Hi,
I’m following the instructions, but I’m having issues with step 3 upgrading sensu-backend.
? Do you really want to upgrade your Sensu 5.x database to 6.x? This operation cannot be undone; make sure you back up your database! Yes
{“component”:“store”,“level”:“warning”,“msg”:“migrating etcd database to a new version”,“time”:“2020-08-12T10:55:46+02:00”}
{“component”:“store”,“database_version”:1,“level”:“error”,“msg”:“error upgrading database”,“time”:“2020-08-12T10:55:46+02:00”}
{“component”:“sensu-enterprise”,“error”:“the namespace production does not exist”,“level”:“fatal”,“msg”:“error executing sensu-backend”,“time”:“2020-08-12T10:55:46+02:00”}
I don’t have a namespace called production, so not sure where this is coming from.
sensuctl namespace list
Name
──────
dev
prod
Sensu version before upgrade: 5.21.0
OS: CentOS Linux release 7.8.2003 (Core)
Hi @TakeTwo
I have a feeling there’s some unexpected keys in etcd that might refer to a production
namespace, that maybe you previously deleted?
Just to verify that, could you try to install etcdctl
on the backend machine, and list all keys with production
within their path (you might have to adjust some flags if you configured etcd with TLS authentication)

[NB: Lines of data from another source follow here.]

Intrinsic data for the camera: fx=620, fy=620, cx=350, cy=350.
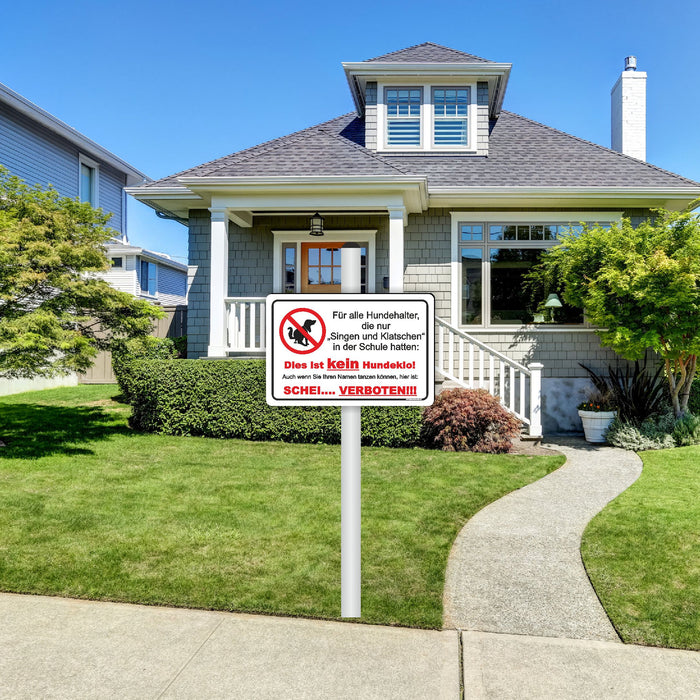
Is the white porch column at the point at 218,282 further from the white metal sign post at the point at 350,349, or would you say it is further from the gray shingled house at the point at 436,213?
the white metal sign post at the point at 350,349

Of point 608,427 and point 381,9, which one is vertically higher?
point 381,9

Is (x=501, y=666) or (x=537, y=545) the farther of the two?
(x=537, y=545)

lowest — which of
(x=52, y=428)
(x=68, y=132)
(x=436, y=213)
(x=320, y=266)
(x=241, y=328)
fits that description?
(x=52, y=428)

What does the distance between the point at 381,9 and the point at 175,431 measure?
27.1 feet

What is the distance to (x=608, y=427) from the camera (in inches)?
376

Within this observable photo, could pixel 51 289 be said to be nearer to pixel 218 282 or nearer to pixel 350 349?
pixel 218 282

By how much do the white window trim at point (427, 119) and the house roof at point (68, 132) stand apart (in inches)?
403

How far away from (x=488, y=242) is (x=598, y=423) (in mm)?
3687

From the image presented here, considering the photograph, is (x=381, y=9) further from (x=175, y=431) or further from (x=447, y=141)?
(x=175, y=431)

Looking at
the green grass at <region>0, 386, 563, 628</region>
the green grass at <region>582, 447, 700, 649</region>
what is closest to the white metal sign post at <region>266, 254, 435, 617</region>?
the green grass at <region>0, 386, 563, 628</region>

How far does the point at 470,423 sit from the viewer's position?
27.0ft

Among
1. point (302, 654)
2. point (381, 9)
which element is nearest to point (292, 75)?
point (381, 9)

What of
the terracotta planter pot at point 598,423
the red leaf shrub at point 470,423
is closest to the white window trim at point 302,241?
the red leaf shrub at point 470,423

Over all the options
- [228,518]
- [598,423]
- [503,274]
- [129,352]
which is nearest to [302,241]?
→ [503,274]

etcdctl get /sensu.io --prefix --keys-only | grep default
If some keys are returned, you might have to manually delete them, using something like this:
etcdctl del /sensu.io/path/to/key
@TakeTwo
Just a quick command fix up… grep for production instead of default
etcdctl get /sensu.io --prefix --keys-only | grep production
So a little bit more on this. I’m not sure how to get into this situation. I just deleted a namespace, made sure there were still resource keys in the namespace and then did the upgrade. I wasn’t able to reproduce the error starting from 5.21.1.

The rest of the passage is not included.